[start RECORDED INFORMATION]

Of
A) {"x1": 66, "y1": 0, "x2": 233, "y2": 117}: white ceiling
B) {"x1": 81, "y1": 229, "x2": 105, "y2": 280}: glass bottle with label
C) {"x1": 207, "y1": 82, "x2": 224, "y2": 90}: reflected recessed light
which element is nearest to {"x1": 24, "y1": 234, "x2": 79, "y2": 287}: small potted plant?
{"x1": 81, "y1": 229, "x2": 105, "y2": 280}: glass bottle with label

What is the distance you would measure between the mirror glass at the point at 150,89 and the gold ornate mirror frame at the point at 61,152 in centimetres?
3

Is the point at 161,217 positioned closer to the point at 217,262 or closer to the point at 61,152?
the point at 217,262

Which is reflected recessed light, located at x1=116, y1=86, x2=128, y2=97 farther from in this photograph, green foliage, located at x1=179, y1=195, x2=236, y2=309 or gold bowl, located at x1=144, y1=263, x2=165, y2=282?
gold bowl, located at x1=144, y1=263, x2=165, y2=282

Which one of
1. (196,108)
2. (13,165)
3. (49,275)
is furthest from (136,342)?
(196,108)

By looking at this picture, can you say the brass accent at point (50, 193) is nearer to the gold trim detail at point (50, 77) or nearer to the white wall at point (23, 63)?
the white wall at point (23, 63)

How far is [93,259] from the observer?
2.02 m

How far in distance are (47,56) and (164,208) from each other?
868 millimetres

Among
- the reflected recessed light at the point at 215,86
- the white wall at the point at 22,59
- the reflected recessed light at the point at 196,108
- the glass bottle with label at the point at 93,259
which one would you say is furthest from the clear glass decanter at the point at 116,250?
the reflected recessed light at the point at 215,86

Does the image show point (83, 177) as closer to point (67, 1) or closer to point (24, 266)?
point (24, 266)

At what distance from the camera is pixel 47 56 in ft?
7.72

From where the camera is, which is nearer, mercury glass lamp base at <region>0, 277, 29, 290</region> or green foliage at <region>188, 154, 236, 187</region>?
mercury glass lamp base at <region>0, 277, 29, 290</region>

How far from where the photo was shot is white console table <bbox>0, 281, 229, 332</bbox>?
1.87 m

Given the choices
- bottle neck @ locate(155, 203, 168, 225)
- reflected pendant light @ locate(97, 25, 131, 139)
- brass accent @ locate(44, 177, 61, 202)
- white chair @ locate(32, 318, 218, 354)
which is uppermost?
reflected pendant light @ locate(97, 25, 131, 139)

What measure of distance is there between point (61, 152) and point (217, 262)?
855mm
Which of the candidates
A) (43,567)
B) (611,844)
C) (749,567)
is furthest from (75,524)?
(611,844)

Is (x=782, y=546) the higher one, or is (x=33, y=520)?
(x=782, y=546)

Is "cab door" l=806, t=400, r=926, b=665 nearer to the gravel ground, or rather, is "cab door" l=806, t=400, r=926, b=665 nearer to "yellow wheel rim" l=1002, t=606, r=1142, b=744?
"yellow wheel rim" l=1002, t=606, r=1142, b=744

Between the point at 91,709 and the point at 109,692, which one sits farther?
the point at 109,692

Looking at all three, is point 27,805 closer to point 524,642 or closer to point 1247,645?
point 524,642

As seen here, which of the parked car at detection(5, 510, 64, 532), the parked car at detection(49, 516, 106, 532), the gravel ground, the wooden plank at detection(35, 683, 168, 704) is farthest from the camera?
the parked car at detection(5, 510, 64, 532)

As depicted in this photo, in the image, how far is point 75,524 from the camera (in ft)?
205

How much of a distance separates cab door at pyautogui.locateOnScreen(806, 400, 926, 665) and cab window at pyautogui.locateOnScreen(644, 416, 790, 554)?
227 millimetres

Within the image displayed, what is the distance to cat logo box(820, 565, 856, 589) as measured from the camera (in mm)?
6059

[end RECORDED INFORMATION]

SET PROBLEM = Return each line of the data exactly as written above.

TASK SOLUTION =
Of
A) {"x1": 66, "y1": 0, "x2": 233, "y2": 117}: white ceiling
B) {"x1": 81, "y1": 229, "x2": 105, "y2": 280}: glass bottle with label
C) {"x1": 207, "y1": 82, "x2": 224, "y2": 90}: reflected recessed light
which element is nearest to {"x1": 24, "y1": 234, "x2": 79, "y2": 287}: small potted plant?
{"x1": 81, "y1": 229, "x2": 105, "y2": 280}: glass bottle with label

What is the distance you would measure between the mirror glass at the point at 150,89 and the gold ornate mirror frame at the point at 61,152 in centimetres?
3

Is the point at 161,217 positioned closer to the point at 217,262 or closer to the point at 61,152?
the point at 217,262

Which is reflected recessed light, located at x1=116, y1=86, x2=128, y2=97 farther from in this photograph, green foliage, located at x1=179, y1=195, x2=236, y2=309 or gold bowl, located at x1=144, y1=263, x2=165, y2=282?
gold bowl, located at x1=144, y1=263, x2=165, y2=282

Which one of
1. (196,108)
2. (13,165)
3. (49,275)
is furthest from (136,342)?
(196,108)

By looking at this picture, can you say the brass accent at point (50, 193) is nearer to the gold trim detail at point (50, 77) or nearer to the white wall at point (23, 63)?
the white wall at point (23, 63)

How far is [93,259] from the observer?
2.02 m

How far in distance are (47,56) and (164,208) from each other?
868 millimetres

Among
- the reflected recessed light at the point at 215,86
- the white wall at the point at 22,59
- the reflected recessed light at the point at 196,108
- the glass bottle with label at the point at 93,259
which one would you say is furthest from the clear glass decanter at the point at 116,250?
the reflected recessed light at the point at 215,86

Does the image show point (83, 177) as closer to point (67, 1) or closer to point (24, 266)?
point (24, 266)

At what distance from the camera is pixel 47 56 in ft?
7.72

From where the camera is, which is nearer, mercury glass lamp base at <region>0, 277, 29, 290</region> or green foliage at <region>188, 154, 236, 187</region>?
mercury glass lamp base at <region>0, 277, 29, 290</region>

How far from where the photo was shot is white console table <bbox>0, 281, 229, 332</bbox>?
1.87 m

Given the choices
- bottle neck @ locate(155, 203, 168, 225)
- reflected pendant light @ locate(97, 25, 131, 139)
- brass accent @ locate(44, 177, 61, 202)
- white chair @ locate(32, 318, 218, 354)
which is uppermost?
reflected pendant light @ locate(97, 25, 131, 139)

What measure of distance is there between point (61, 152) and point (217, 262)?
855mm
Which of the candidates
A) (43,567)
B) (611,844)
C) (749,567)
is furthest from (75,524)?
(611,844)

Is (x=782, y=546) the higher one, or is (x=33, y=520)?
(x=782, y=546)

Is "cab door" l=806, t=400, r=926, b=665 nearer to the gravel ground, or rather, is "cab door" l=806, t=400, r=926, b=665 nearer to "yellow wheel rim" l=1002, t=606, r=1142, b=744?
"yellow wheel rim" l=1002, t=606, r=1142, b=744

Between the point at 91,709 and the point at 109,692, which one sits farther?
the point at 109,692

Looking at all three, is point 27,805 closer to point 524,642 or closer to point 1247,645?
point 524,642

As seen here, which of the parked car at detection(5, 510, 64, 532), the parked car at detection(49, 516, 106, 532), the gravel ground, the wooden plank at detection(35, 683, 168, 704) is farthest from the camera?
the parked car at detection(5, 510, 64, 532)

As depicted in this photo, in the image, how far is point 75,524 from the camera (in ft)?
205

How much of a distance separates cab door at pyautogui.locateOnScreen(806, 400, 926, 665) and cab window at pyautogui.locateOnScreen(644, 416, 790, 554)?
227 millimetres

Within the image displayed, what is the distance to cat logo box(820, 565, 856, 589) as measured from the camera (in mm)?
6059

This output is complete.